Exploring the Impact of Personality Traits on Conversational Recommender Systems: A Simulation with Large Language Models
Zhao, Xiaoyan, Deng, Yang, Wang, Wenjie, lin, Hongzhan, Cheng, Hong, Zhang, Rui, Ng, See-Kiong, Chua, Tat-Seng
Conversational Recommender Systems (CRSs) engage users in multi-turn interactions to deliver personalized recommendations. The emergence of large language models (LLMs) further enhances these systems by enabling more natural and dynamic user interactions.

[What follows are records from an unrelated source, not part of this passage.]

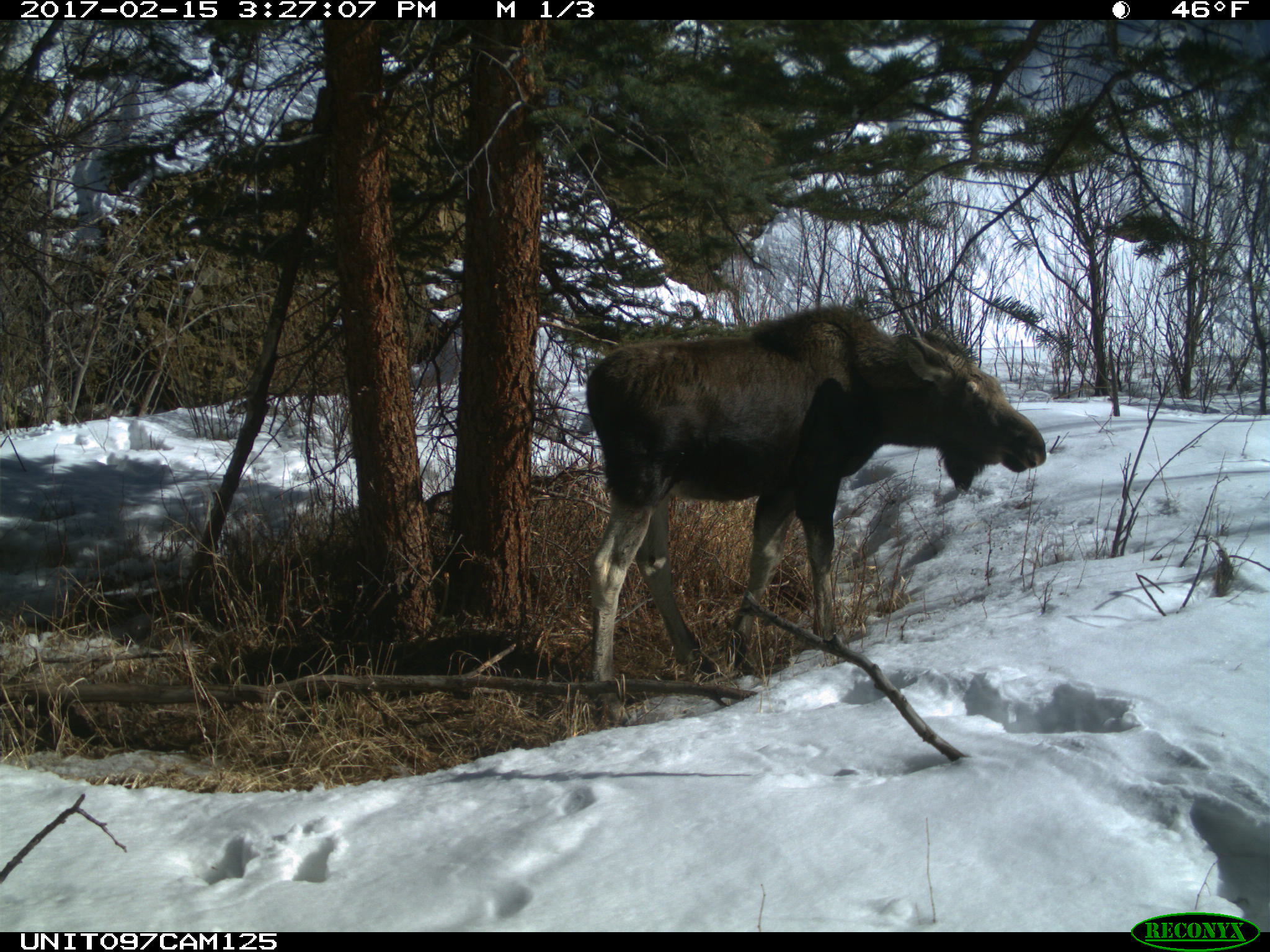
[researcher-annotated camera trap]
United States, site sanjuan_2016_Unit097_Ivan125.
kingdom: Animalia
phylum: Chordata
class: Mammalia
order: Artiodactyla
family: Cervidae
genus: Alces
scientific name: Alces alces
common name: moose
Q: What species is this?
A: Alces alces (moose).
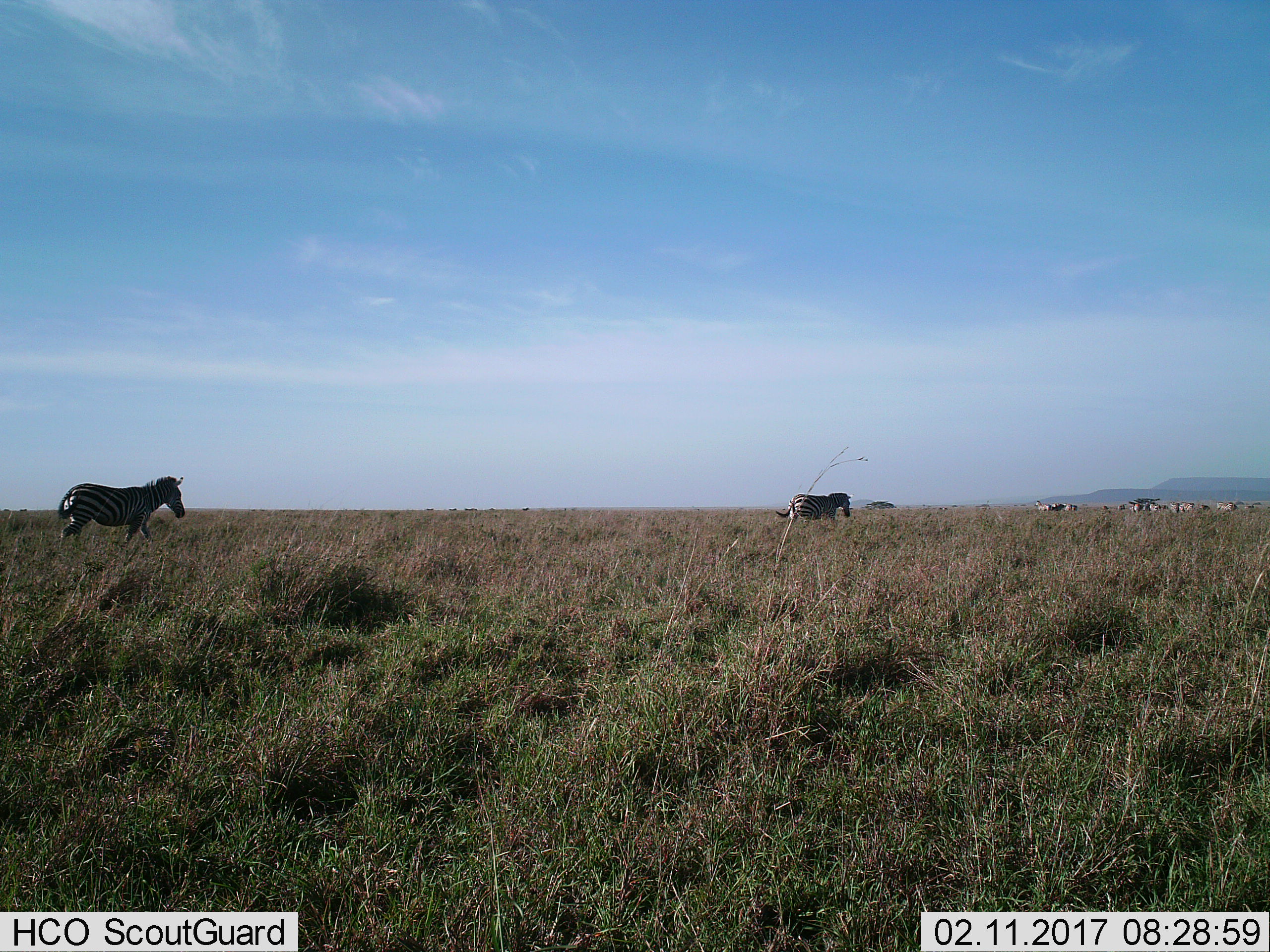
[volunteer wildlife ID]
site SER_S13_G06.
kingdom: Animalia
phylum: Chordata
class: Mammalia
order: Perissodactyla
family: Equidae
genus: Equus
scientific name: Equus quagga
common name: plains zebra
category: zebraplains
Zebraplains (plains zebra) (Equus quagga), count 10. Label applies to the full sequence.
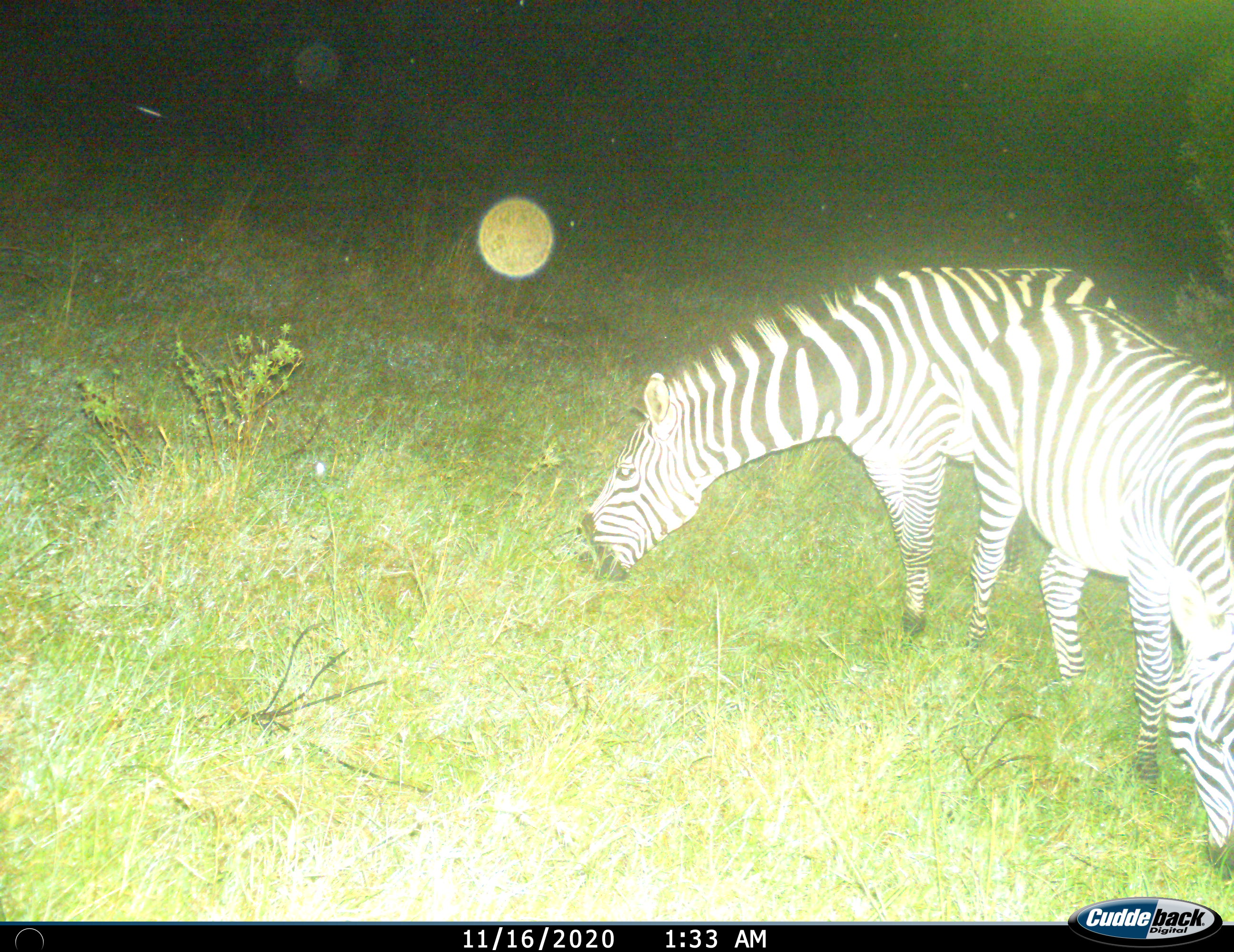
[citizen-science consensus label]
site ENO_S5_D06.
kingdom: Animalia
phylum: Chordata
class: Mammalia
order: Perissodactyla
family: Equidae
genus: Equus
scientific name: Equus quagga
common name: plains zebra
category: zebraplains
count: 2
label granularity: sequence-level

However, a key challenge remains in understanding how personality traits shape conversational recommendation outcomes. Psychological evidence highlights the influence of personality traits on user interaction behaviors. To address this, we introduce an LLM-based personality-aware user simulation for CRSs (PerCRS). The user agent induces customizable personality traits and preferences, while the system agent possesses the persuasion capability to simulate realistic interaction in CRSs. We incorporate multi-aspect evaluation to ensure robustness and conduct extensive analysis from both user and system perspectives. Experimental results demonstrate that state-of-the-art LLMs can effectively generate diverse user responses aligned with specified personality traits, thereby prompting CRSs to dynamically adjust their recommendation strategies. Our experimental analysis offers empirical insights into the impact of personality traits on the outcomes of conversational recommender systems.